• **PASSAGE PRÉSENTÉ**:
******
Ainsi, la gratuité dont bénéficiaient il y a encore seulement quelques mois les enseignants comme les artistes n’est pas un acquis lié à une quelconque corporation comme l’affirmait en juin le service de communication du Louvre à la presse« [11] mais bien la survivance d’une gratuité originellement bien plus généreuse puisqu’elle s’appliqua à tous pendant plus de deux cents ans. Il y a une incohérence certaine à dénoncer un prétendu réflexe corporatiste quand la même administration substitue la gratuité par une carte annuelle payante intitulé « Louvre Professionnels » réservée à l’usage exclusive de certaines populations… comme les enseignants ou les artistes !
******
• **Questions spatiales liées à des images**:

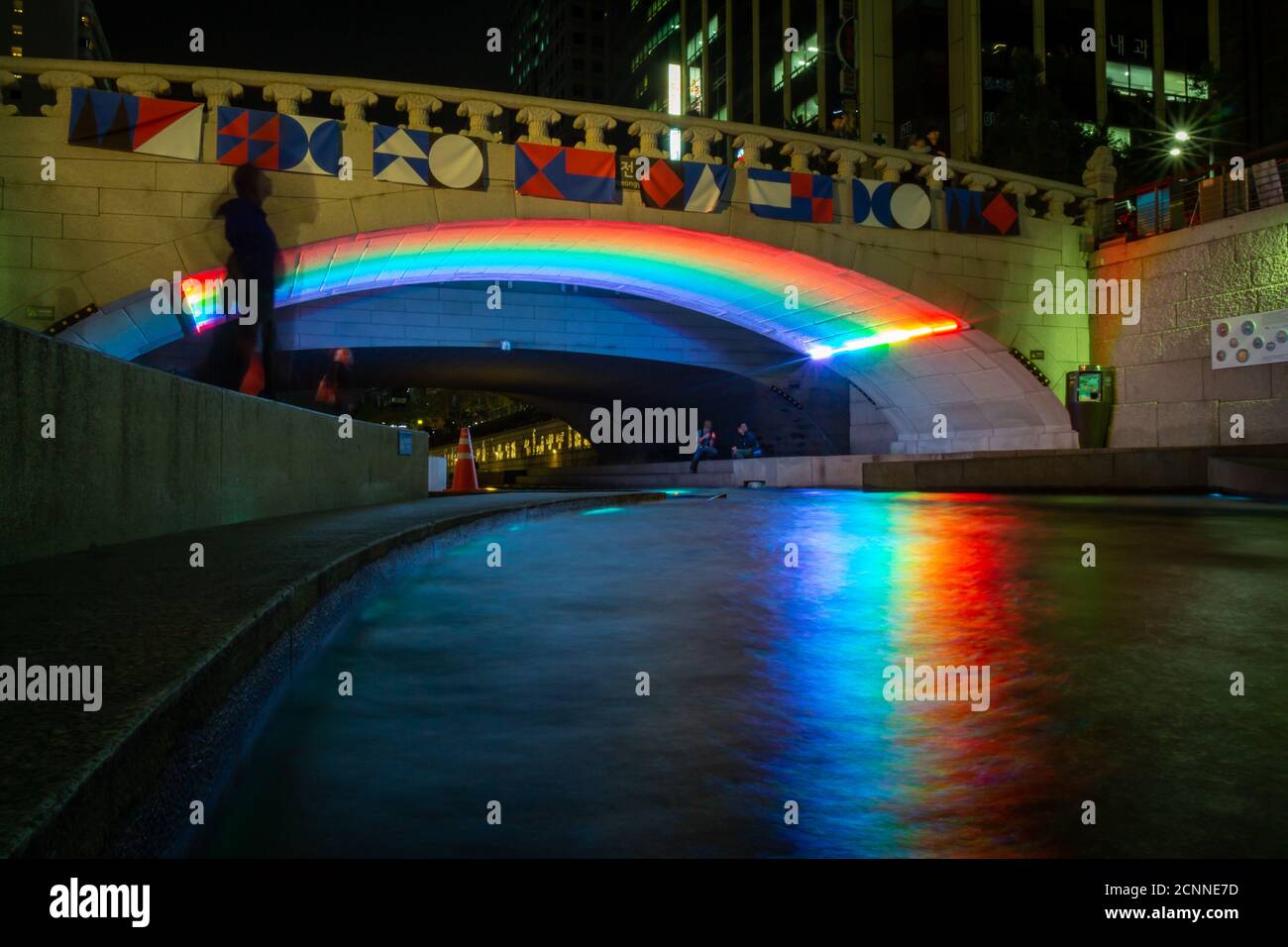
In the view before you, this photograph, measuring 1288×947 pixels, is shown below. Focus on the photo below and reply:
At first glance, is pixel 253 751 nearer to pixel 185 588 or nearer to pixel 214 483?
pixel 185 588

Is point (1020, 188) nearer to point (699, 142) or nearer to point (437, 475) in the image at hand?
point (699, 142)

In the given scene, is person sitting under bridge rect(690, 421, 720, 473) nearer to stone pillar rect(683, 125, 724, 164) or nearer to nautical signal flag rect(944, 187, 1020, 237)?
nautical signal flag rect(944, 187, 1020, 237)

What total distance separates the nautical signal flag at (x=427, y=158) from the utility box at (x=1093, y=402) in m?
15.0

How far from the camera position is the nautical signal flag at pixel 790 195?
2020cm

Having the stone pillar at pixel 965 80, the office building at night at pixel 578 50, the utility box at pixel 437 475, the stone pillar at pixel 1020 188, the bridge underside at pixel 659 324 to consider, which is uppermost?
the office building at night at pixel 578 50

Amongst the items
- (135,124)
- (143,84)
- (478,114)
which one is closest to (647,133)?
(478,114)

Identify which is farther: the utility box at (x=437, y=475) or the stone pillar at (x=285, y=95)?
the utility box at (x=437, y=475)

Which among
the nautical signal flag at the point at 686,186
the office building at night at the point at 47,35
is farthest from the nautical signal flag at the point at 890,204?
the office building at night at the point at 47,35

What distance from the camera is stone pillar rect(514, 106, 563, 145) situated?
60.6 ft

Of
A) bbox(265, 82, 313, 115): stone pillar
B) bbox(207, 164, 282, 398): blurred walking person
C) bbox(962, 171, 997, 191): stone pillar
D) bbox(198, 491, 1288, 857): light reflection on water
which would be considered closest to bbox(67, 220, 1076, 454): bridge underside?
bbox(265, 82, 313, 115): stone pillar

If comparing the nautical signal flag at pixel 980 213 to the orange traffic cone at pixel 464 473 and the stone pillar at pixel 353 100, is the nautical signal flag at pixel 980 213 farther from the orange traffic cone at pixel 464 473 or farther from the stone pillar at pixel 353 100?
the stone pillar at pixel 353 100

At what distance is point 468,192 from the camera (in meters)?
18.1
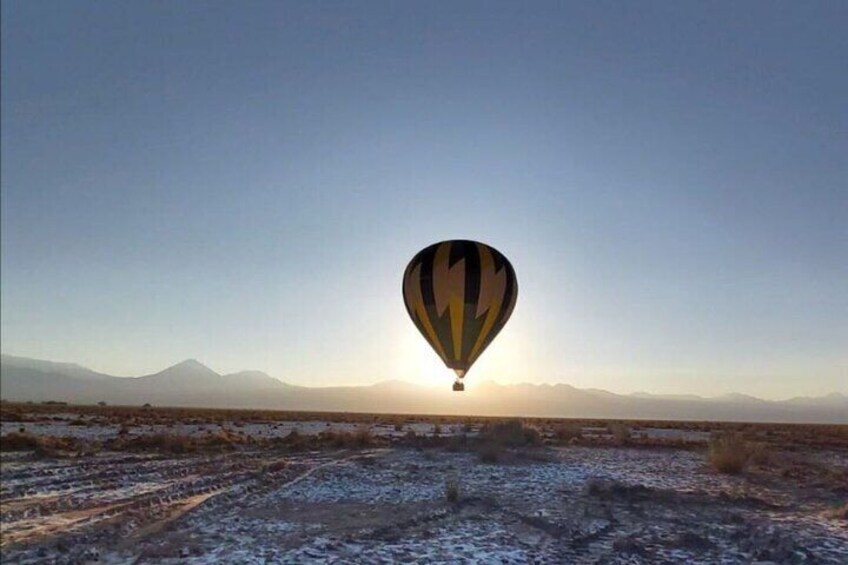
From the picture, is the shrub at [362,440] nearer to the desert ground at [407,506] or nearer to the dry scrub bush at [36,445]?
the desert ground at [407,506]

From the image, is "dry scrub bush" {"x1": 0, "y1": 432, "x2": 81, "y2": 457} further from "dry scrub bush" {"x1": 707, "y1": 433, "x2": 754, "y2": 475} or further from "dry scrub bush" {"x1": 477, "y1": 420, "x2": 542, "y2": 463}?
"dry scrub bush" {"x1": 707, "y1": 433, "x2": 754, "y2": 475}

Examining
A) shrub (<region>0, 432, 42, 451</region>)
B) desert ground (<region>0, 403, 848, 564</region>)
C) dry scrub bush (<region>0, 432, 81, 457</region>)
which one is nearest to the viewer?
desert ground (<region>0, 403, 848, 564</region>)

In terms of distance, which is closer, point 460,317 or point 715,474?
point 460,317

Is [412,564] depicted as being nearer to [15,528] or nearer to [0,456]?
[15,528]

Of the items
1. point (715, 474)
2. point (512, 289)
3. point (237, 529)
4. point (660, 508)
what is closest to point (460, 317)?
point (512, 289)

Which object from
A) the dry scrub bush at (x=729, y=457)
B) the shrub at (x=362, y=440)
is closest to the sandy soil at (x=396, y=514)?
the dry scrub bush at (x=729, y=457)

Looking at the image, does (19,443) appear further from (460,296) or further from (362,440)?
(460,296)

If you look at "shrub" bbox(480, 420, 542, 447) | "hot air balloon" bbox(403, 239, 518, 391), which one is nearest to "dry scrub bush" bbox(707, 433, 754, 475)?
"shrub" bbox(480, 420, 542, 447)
******
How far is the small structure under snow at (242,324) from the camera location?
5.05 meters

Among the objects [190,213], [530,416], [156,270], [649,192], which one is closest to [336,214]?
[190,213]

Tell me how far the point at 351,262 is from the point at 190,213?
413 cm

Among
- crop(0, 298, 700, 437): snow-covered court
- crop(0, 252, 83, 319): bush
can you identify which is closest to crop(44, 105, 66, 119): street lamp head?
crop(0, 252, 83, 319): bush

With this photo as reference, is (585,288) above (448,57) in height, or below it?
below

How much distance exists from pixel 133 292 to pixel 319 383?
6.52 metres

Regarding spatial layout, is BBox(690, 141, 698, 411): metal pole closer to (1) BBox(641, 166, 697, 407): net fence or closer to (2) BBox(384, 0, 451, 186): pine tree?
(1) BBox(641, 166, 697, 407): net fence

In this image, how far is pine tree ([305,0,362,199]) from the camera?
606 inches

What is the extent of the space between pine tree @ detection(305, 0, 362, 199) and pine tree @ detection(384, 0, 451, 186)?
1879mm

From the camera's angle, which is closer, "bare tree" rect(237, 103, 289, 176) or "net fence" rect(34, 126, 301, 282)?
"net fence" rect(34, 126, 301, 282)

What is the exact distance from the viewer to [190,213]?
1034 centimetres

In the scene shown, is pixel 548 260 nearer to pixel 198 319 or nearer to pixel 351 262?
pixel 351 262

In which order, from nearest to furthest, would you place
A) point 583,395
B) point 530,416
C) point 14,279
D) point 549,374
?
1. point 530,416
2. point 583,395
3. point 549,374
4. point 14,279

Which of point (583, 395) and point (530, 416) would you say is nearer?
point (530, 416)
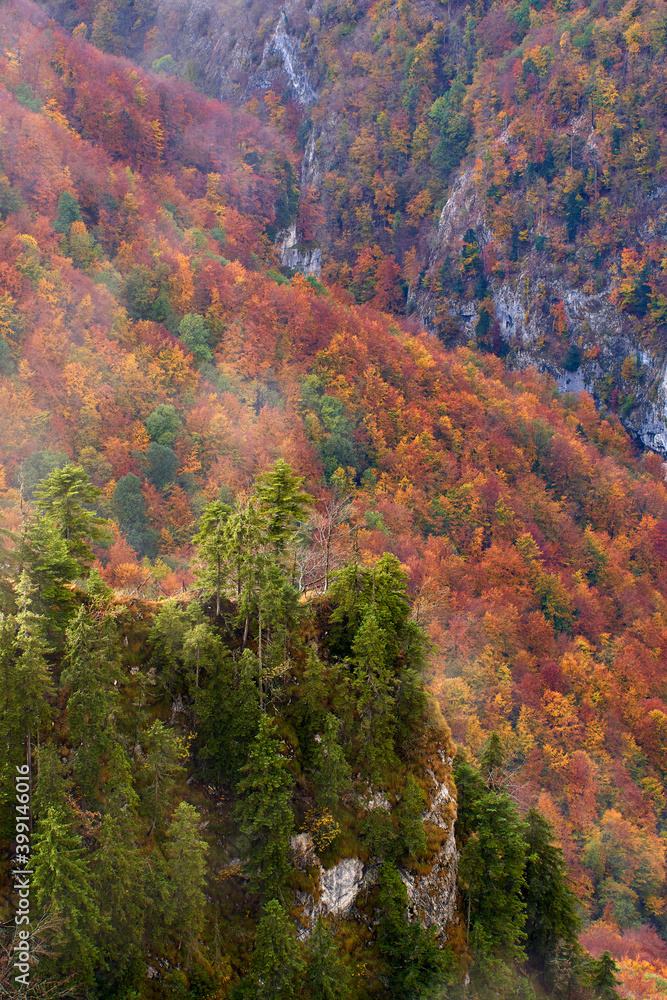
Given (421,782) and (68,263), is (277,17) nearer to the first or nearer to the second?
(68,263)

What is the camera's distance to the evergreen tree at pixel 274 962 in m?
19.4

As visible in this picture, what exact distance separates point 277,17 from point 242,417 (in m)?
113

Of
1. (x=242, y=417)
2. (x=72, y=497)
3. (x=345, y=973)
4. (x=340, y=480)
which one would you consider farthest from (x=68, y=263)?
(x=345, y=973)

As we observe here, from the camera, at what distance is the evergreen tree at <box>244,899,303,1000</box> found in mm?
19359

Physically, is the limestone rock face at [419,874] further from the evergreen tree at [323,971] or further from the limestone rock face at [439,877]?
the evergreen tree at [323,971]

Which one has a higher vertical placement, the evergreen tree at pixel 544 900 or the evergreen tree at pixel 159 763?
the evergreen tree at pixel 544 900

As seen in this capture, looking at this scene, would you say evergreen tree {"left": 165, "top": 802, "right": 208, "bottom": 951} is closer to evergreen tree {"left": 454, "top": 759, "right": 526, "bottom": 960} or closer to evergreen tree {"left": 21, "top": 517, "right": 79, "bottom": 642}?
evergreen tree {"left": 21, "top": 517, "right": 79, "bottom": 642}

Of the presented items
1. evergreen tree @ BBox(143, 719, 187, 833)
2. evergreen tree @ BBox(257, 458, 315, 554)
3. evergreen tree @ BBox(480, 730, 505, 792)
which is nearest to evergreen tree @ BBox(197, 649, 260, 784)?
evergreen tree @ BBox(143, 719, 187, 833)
******
• **LISTE DES TÂCHES**:
a: Recopiez le passage sur la gratuité au Louvre depuis « Ainsi, la gratuité » jusqu'à « les artistes ! ».
b: Traduisez en anglais cette phrase du passage sur la gratuité au Louvre : « Il y a une incohérence certaine à dénoncer un prétendu réflexe corporatiste quand la même administration substitue la gratuité par une carte annuelle payante intitulé « Louvre Professionnels » réservée à l’usage exclusive de certaines populations… comme les enseignants ou les artistes ! »

• **RÉPONSES RÉDIGÉES**:
a:
Ainsi, la gratuité dont bénéficiaient il y a encore seulement quelques mois les enseignants comme les artistes n’est pas un acquis lié à une quelconque corporation comme l’affirmait en juin le service de communication du Louvre à la presse« [11] mais bien la survivance d’une gratuité originellement bien plus généreuse puisqu’elle s’appliqua à tous pendant plus de deux cents ans. Il y a une incohérence certaine à dénoncer un prétendu réflexe corporatiste quand la même administration substitue la gratuité par une carte annuelle payante intitulé « Louvre Professionnels » réservée à l’usage exclusive de certaines populations… comme les enseignants ou les artistes !

b: There is a clear inconsistency in denouncing a supposed corporatist reflex when the same administration replaces free admission with a paid annual card called "Louvre Professionnels," reserved for the exclusive use of certain groups… such as teachers or artists!